Data Transformations

With job service and catalog service, Alluxio can transform a table to a new table. If the table is not partitioned, then the transformation is run at table level. If the table is partitioned, then the transformation is run at partition level. The data of the original table is not modified, and the data of the new table is persisted in a new location managed by Alluxio. Once the transformation is done, Presto users can transparently query against the new data.

There are three kinds of supported transformations:

  1. coalesce the files to a specified number of files.
  2. convert CSV files to Parquet files.
  3. sort each file according to specified columns.

The transformed data is always in Parquet format.

Before running a transformation, you should first attach a database. The following command attaches the “default” database in Hive to Alluxio.

$ ${ALLUXIO_HOME}/bin/alluxio table attachdb hive thrift://localhost:9083 default

The following command coalesce files under each partition of table “test” to one file.

$ ${ALLUXIO_HOME}/bin/alluxio table transform default test

After running the above command, you’ll see output like:

Started transformation job with job ID 1572296710137, you can monitor the status of the job with './bin/alluxio table transformStatus 1572296710137'.

Now follow the instruction in the output to monitor status of the transformation:

$ ${ALLUXIO_HOME}/bin/alluxio table transformStatus 1572296710137

It will show the status of the transformation job:

database: default
table: test
transformation: write(hive).option(hive.num.files, 1)
job ID: 1572296710137
job status: COMPLETED

Since the transformation has completed, you can run your Presto queries on the transformed table transparently.

You can find out the location of the transformed data with the following Presto query:

presto:default> select "$path" from test;

You should see output like:

alluxio://localhost:19998/catalog/default/tables/test/_internal_/part=0/20191024-213102-905-R29wf/part-0.parquet

If your queries do filtering on some columns, you can speed up the query execution by sorting each Parquet file according to zordering of the columns.

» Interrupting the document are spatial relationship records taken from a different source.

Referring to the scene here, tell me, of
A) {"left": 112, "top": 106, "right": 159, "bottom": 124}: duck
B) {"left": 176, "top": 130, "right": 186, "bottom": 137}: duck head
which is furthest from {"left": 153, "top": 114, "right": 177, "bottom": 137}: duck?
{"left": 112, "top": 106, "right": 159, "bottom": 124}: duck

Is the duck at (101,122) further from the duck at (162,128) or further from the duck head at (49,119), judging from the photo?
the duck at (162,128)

It will allow query engine to skip reading data outside the filtering criteria and spend less time waiting for excessive data transfer.

The following command sorts each file under each partition according to columns col1 and col2, using the ZORDER algorithm.

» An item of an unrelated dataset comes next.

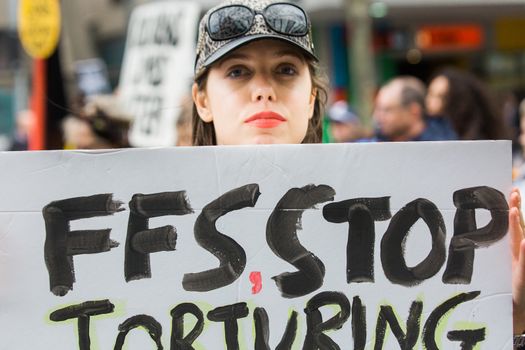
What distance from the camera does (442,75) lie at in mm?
6031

$ ${ALLUXIO_HOME}/bin/alluxio table transform default test -d "sort(col1, col2).option(algorithm, ZORDER)"

The sorted files are stored in the same way as the coalesced files described above.

You can also combine sorting and coalescing together, so that the original files are coalesced (also converted to Parquet if they are CSV files) first, and then each coalesced file is sorted to a new file.

The following command first coalesces each partition into one file, then sort the file according to zordering of columns col1 and col2.

$ ${ALLUXIO_HOME}/bin/alluxio table transform default test -d "write(hive).option(hive.num.files, 1); sort(col1, col2).option(algorithm, ZORDER)"